The economy has been big news during the pandemic. In recent months, we’ve had skyrocketing CPI prints, massive supply disruptions, shipping bottlenecks, warnings about consumer sentiment (consumer spending is 70% of US GDP), and many eyes glued on economic indicators. While some indicators (e.g. CPI) are published monthly, others are only available after the end of the quarter (e.g. retail sales) and sometimes with a sizeable delay.
Can we aggregate multiple sources of data to estimate how something like retail sales might be trending, months before the official numbers are released?
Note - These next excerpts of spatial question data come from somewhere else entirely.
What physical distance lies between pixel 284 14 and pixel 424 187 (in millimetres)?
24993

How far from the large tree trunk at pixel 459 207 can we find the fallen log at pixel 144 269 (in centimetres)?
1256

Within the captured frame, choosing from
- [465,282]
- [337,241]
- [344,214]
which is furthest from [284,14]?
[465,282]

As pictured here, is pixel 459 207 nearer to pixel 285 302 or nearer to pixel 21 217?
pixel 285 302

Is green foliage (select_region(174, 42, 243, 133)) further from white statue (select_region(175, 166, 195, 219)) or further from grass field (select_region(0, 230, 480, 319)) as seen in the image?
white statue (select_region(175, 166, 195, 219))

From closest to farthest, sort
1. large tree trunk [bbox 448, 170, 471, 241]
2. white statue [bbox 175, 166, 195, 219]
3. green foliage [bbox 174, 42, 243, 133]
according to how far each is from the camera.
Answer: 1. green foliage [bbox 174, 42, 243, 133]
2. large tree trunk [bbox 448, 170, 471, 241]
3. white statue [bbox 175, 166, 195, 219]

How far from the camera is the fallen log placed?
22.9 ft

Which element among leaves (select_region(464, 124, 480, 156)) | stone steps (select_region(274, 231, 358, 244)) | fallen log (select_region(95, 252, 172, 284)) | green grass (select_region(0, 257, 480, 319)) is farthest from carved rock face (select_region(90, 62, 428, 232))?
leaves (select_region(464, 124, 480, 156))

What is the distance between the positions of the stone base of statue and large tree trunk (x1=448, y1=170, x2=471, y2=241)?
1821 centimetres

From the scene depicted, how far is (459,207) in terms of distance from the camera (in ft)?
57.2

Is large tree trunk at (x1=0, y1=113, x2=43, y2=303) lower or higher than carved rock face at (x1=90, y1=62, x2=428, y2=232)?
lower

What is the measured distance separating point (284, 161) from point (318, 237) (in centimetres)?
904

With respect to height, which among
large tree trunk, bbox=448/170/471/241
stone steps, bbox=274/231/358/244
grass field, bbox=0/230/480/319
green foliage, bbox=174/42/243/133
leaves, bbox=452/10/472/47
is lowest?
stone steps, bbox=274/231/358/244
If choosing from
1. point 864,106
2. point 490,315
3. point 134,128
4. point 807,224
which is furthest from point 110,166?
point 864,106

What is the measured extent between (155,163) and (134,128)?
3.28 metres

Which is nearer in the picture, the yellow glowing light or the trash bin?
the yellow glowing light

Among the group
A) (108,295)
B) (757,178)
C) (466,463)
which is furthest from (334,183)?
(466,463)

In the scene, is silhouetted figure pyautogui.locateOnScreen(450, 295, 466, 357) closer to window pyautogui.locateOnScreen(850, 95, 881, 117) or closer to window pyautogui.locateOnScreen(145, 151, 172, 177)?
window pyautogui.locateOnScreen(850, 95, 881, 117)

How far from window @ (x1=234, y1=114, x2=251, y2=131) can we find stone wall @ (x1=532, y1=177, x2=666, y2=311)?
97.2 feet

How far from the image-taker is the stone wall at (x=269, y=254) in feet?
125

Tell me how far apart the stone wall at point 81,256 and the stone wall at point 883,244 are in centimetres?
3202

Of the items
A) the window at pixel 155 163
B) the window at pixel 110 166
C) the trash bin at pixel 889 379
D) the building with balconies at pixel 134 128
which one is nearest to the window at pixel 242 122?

Here, I experiment with the use of US Google Trends data and some economic readouts to extrapolate the current health of the retail sector. I will be using from Google Trends data on e-commerce retailers, specifically, because there isn’t a good proxy for trips to brick-and-mortar stores. The biggest general purpose e-commerce retailers are Amazon, Walmart, and eBay, so I think it’s sufficient to focus on those three.Market share of leading retail e-commerce companies in the United States as of October 2021
Statista 2021. https://www.statista.com/statistics/274255/market-share-of-the-leading-retailers-in-us-e-commerce/
As to the question of “why not just directly look at the economic indicator for retail sales?”, the RETAILSMNSA indicator for September 2021 was only just released. It’s currently November 21st. While the US Census Bureau is undoubtedly the final authority, we might actually be curious about the current state of affairs.
I will use “hits” to refer to the scaled numbers out of Google Trends, since that’s what they call them. And for brevity and entertainment’s sake, any reference to combined numbers across the three retailers Amazon, Walmart, and eBay will be referred to as “AWE”.
There is a laundry list of limitations and assumptions to this analysis, which you can see at the end. Also, note that the more manipulations we do on data, the harder it is to interpret. We will be entering that territory.
This data was downloaded and analyzed on November 21, 2021.
To get an idea of what we’re working with, here’s a basic figure showing the raw hits on our three retailers over the past 11 years (it’s month-by-month data). Note that Google Trends scales the hits such that the month with the highest search activity across all search terms queried is always 100.
We see that Amazon and, to a lesser extent, Walmart, are seeing a growth in search activity, while eBay has been in decline. There’s always a spike in search activity around the end of the year, and a smaller spike around the end of summer (back-to-school shopping?). And of course, we see the COVID spike in the first half of 2020.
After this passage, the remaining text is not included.